## Problem requirements
Report every line of the entries below that contains the word "distance", treating uppercase and lowercase letters as different.

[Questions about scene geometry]
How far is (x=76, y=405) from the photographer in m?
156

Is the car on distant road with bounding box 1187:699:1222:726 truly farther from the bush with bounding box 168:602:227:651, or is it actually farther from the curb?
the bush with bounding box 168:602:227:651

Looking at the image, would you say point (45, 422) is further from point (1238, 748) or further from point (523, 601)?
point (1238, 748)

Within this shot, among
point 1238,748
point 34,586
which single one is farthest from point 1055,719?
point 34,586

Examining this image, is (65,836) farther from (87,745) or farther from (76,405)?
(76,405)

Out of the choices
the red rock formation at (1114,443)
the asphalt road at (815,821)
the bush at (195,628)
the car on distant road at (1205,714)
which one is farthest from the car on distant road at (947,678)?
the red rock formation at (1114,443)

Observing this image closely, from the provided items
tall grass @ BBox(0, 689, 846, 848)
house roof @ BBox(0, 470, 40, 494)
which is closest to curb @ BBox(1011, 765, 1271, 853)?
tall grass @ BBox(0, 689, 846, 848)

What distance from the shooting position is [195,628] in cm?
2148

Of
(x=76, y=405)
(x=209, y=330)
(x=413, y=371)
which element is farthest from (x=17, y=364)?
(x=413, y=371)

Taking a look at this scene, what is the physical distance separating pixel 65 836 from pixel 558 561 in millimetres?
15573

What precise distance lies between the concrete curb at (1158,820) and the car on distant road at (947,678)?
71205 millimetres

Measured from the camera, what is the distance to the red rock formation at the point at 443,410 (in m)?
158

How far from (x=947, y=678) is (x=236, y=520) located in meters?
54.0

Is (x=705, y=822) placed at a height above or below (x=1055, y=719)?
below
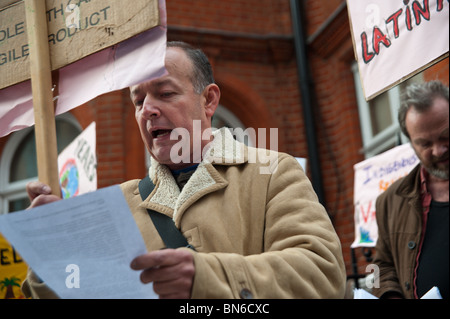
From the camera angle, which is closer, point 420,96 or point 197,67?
point 197,67

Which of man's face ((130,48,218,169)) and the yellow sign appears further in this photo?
the yellow sign

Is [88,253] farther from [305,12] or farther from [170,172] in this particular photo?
[305,12]

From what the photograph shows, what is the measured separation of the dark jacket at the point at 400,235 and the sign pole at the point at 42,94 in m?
2.20

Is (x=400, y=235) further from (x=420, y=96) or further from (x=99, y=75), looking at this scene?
(x=99, y=75)

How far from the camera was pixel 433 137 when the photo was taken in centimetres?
349

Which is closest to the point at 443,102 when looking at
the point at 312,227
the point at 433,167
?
the point at 433,167

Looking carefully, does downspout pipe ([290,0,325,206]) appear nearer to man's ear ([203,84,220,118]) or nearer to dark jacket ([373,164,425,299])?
dark jacket ([373,164,425,299])

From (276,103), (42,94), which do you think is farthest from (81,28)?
(276,103)

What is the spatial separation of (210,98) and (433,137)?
172 cm

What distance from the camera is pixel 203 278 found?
4.85ft

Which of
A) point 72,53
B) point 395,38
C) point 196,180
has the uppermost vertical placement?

## Response to the exercise
What distance from the shooting position is [195,628] in cm?
Taking a look at this scene, what is the physical distance separating pixel 65 836 from pixel 558 561 in millimetres?
What precise distance lies between the concrete curb at (1158,820) and the car on distant road at (947,678)?
Measured from the camera, what is the distance to the red rock formation at the point at 443,410 (in m)?
What distance from the camera is pixel 203 278 found?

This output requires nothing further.